At Temple Beth Jacob in Concord, N.H., Rabbi Robin Nafshi is planning to send congregants a package of materials for tashlich, the ritual in which Jews throw bread crumbs into water to symbolize the casting away of sins.
With the day when tashlich would be performed falling on an early-fall Sunday this year, Nafshi was concerned about trying to assemble the congregation with proper social distancing at potentially crowded local bodies of water. So congregants at the Reform synagogue will get packets of bird seed in their holiday boxes, which volunteers will hand deliver throughout the region. (The synagogue has used bird seed in place of the traditional bread, which can be harmful to birds and fish, for years.)
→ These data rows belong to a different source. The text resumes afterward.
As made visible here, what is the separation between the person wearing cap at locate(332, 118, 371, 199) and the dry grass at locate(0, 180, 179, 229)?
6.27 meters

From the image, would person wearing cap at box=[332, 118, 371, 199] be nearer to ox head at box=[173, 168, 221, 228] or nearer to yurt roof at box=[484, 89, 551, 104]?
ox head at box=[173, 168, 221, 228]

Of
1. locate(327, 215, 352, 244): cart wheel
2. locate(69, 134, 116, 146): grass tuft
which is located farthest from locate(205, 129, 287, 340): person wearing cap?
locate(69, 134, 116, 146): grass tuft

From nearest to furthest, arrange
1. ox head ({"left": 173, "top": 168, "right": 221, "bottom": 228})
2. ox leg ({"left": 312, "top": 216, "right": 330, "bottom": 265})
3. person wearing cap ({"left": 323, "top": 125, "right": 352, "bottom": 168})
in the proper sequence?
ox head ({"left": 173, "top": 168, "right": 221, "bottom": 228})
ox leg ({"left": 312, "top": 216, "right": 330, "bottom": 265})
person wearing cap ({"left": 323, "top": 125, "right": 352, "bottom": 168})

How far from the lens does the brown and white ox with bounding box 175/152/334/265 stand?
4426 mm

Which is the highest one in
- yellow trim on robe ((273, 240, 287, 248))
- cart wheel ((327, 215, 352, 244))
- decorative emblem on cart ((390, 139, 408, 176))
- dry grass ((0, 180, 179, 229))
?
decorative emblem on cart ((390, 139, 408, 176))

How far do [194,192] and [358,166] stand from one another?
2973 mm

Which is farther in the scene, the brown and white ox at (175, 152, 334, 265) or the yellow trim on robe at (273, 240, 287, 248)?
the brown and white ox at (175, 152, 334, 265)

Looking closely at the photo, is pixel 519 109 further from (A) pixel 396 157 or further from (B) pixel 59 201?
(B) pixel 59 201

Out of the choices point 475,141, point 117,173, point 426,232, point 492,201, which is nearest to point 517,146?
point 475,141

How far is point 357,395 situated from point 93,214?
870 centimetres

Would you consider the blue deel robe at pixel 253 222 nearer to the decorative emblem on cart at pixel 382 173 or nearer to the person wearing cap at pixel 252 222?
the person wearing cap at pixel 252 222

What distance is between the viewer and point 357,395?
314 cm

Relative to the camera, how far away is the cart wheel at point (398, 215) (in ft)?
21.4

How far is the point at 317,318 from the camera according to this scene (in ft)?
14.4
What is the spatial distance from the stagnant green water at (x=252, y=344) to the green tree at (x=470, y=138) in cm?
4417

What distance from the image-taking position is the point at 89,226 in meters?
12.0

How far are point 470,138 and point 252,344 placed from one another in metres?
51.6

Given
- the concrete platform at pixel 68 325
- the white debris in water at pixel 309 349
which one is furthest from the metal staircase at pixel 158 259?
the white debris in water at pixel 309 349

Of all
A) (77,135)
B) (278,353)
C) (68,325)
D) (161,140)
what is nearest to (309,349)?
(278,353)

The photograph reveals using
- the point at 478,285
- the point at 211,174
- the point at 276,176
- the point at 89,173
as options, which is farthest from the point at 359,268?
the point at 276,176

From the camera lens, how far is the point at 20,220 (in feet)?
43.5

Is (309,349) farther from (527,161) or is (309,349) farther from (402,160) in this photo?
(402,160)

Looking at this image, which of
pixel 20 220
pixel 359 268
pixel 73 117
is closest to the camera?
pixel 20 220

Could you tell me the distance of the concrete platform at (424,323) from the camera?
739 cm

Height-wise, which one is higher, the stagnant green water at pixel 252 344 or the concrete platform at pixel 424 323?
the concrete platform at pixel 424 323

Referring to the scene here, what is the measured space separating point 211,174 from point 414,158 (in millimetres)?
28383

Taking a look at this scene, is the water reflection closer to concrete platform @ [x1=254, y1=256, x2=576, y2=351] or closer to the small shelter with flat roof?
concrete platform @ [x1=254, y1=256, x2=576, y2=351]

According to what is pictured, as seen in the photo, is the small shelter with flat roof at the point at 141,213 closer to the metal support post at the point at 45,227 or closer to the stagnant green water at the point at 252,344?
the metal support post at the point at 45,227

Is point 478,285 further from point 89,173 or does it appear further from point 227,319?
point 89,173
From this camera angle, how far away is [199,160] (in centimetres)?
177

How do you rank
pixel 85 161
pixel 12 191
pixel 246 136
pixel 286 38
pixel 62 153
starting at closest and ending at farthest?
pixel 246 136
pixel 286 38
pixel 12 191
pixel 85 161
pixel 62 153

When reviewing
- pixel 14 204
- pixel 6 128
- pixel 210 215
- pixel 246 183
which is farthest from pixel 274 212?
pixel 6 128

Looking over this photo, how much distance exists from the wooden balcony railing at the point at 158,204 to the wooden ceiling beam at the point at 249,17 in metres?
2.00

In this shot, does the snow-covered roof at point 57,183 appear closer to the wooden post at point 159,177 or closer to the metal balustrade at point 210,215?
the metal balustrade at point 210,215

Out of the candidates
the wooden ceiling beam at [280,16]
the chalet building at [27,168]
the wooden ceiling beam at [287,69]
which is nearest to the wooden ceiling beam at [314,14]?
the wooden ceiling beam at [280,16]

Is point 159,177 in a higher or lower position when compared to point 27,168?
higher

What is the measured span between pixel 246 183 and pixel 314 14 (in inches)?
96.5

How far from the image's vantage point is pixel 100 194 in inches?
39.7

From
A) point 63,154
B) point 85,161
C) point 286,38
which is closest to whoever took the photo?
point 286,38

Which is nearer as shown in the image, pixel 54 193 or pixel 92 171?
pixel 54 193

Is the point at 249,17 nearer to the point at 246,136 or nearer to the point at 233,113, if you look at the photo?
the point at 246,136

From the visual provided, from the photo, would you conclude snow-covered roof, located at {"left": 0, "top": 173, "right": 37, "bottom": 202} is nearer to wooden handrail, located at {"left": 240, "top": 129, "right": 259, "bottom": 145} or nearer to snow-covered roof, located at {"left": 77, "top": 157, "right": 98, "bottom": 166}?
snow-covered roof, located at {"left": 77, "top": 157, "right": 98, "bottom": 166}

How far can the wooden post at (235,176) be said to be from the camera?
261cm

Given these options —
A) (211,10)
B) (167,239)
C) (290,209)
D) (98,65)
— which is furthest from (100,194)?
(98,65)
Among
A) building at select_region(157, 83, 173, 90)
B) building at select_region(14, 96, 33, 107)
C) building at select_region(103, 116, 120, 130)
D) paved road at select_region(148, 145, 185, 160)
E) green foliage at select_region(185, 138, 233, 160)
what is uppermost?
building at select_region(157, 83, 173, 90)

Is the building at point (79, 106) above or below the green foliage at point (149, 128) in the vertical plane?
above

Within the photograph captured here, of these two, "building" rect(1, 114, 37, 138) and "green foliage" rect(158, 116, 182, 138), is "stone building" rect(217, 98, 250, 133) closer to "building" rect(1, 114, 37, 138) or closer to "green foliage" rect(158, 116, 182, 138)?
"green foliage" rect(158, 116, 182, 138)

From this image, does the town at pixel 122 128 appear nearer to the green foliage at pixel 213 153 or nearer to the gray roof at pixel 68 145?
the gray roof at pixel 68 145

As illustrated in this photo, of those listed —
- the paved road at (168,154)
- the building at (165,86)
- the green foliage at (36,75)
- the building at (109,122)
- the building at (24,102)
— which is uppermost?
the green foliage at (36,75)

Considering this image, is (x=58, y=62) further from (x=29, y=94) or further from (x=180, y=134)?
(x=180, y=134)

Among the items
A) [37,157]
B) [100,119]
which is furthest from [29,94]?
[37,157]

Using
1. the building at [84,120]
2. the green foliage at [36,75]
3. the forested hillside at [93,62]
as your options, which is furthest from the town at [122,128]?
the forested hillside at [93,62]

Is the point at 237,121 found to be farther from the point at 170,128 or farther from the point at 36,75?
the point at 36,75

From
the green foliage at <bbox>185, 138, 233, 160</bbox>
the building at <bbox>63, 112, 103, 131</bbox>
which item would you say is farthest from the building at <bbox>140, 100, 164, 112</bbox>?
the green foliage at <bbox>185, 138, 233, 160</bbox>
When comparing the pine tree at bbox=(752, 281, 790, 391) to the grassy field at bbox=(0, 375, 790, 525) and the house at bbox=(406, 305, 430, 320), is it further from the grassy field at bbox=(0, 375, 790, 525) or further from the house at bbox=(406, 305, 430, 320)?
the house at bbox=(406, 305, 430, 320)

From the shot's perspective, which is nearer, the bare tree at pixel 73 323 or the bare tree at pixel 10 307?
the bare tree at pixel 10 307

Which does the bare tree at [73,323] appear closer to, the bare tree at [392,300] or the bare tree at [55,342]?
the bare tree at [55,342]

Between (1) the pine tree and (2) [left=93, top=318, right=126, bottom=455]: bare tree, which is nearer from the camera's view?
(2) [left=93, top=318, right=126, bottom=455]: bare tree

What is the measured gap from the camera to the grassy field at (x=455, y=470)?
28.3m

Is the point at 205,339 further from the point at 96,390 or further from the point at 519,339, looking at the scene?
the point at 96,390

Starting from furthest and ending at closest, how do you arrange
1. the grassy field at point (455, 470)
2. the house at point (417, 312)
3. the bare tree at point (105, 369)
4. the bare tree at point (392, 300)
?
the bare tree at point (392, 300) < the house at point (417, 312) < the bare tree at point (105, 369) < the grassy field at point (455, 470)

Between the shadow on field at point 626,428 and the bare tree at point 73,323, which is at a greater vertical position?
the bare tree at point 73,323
“Like everyone, we’re trying to figure out this online world where we’re trying to find ways to make this more personal,” said Nafshi. She said she hopes the packages will “remind them that our clergy and board and staff are thinking of them.”
At Congregation Shaar Hashomayim in Montreal, families will get a box before Rosh Hashanah that will include chocolate bars for the kids and conversation starters to fuel meaningful conversation during holiday meals.
Families will also get a glass jar filled with premixed dry ingredients for a honey or apple cake. The idea is for families to bake together for the holiday, then use the container to keep notes marking things to be grateful for or good deeds to bring the lessons of Rosh Hashanah into the rest of the year.
Rabba Rachel Kohl Finegold plans to use the box model in the synagogue’s religious school this year, creating kits for each of the school’s four- or five-week-long units.
“It’s opening up a world of possibility that brings us into the children’s homes in ways that I think just weren’t as easy to do before,” she said.